START Provided text
# Turn Off Air Conditioner Power



## Mtowner (Oct 18, 2010)

I've been told it is a good idea to turn off the electric power to my AC during the winter months.  Is this an acceptable idea?  It is suppose to save electricity, but I don't want to cause a bigger problem if I shut it off?


----------



## kok328 (Oct 18, 2010)

I shut mine off at the breaker.  My logic is that is a lighting storm or power surge should occur, then the A/C won't get hit.


----------



## DrHicks (Oct 19, 2010)

I normally don't cut the power to my AC unit during the winter months.  No particular reason, other than that I just never have.

A lot of central air units will have a breaker/fuse panel outside the house, right by the unit.  You can either flip the switch, or just pull the fuses.


----------



## woodchuck (Oct 19, 2010)

Some units have a dryer in them to get rid of any moisture that forms in the system. The instructions it says to follow after a power outage during which moisture could have built up is to restore the power but not to run the system until it's been on an hour for every hour it's been without power.


----------



## paul52446m (Oct 19, 2010)

Mtowner said:


> I've been told it is a good idea to turn off the electric power to my AC during the winter months.  Is this an acceptable idea?  It is suppose to save electricity, but I don't want to cause a bigger problem if I shut it off?



Turning off your ac power does not save on power unless you have a crankcase heater to keep your compressor warm. The main reason to 
turn off the ac power is, if a child or anyone makes a mistake and and turns the air on in the real cold weather it will slug the oil out out of the compressor 
 and then it will be running with no oil for a while until the oil works it way around and back to the compressor. It like taking all the oil out of you car engine and then running it for ten min.. So i tell all my customers to turn off power in the winter.  Later Paul


----------



## Mtowner (Oct 20, 2010)

Thanks for the takes.  I'm shutting off the power until Spring and warmer temps


----------
END Provided text
START Data block
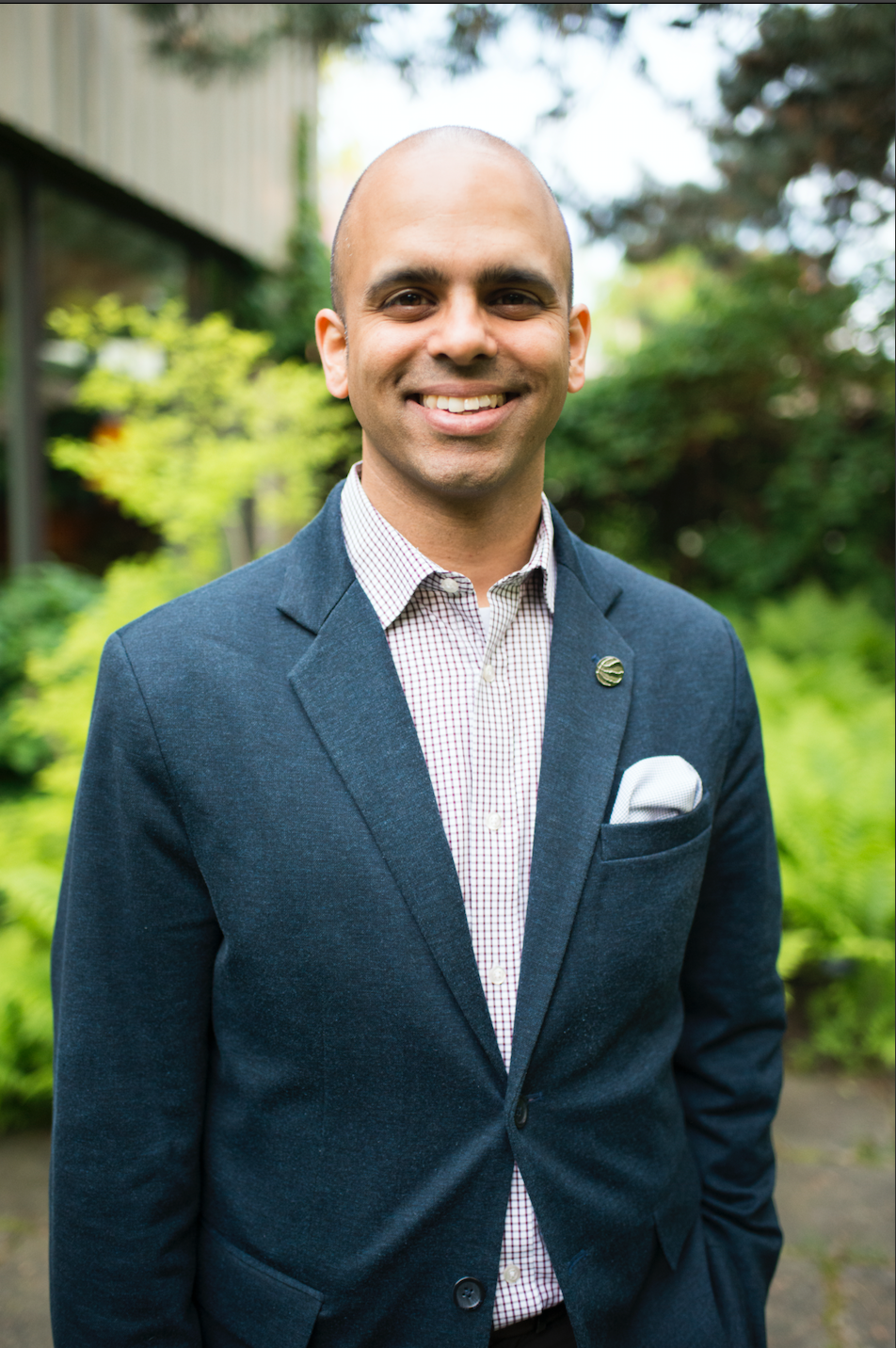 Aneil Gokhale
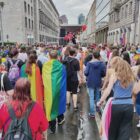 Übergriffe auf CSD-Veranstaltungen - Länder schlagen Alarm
END Data block
• [The task]
In the forum thread about turning off air conditioner power, answer these:
(a) According to DrHicks, what do many central air units have outside the house, right by the unit?
(b) According to woodchuck, after a power outage, how long should the power be back on before the system is run?
(c) According to paul52446m, when does turning off the AC power save power?

• [Answer section]
(a) A breaker/fuse panel.
(b) One hour for every hour it was without power.
(c) Only if there is a crankcase heater to keep the compressor warm.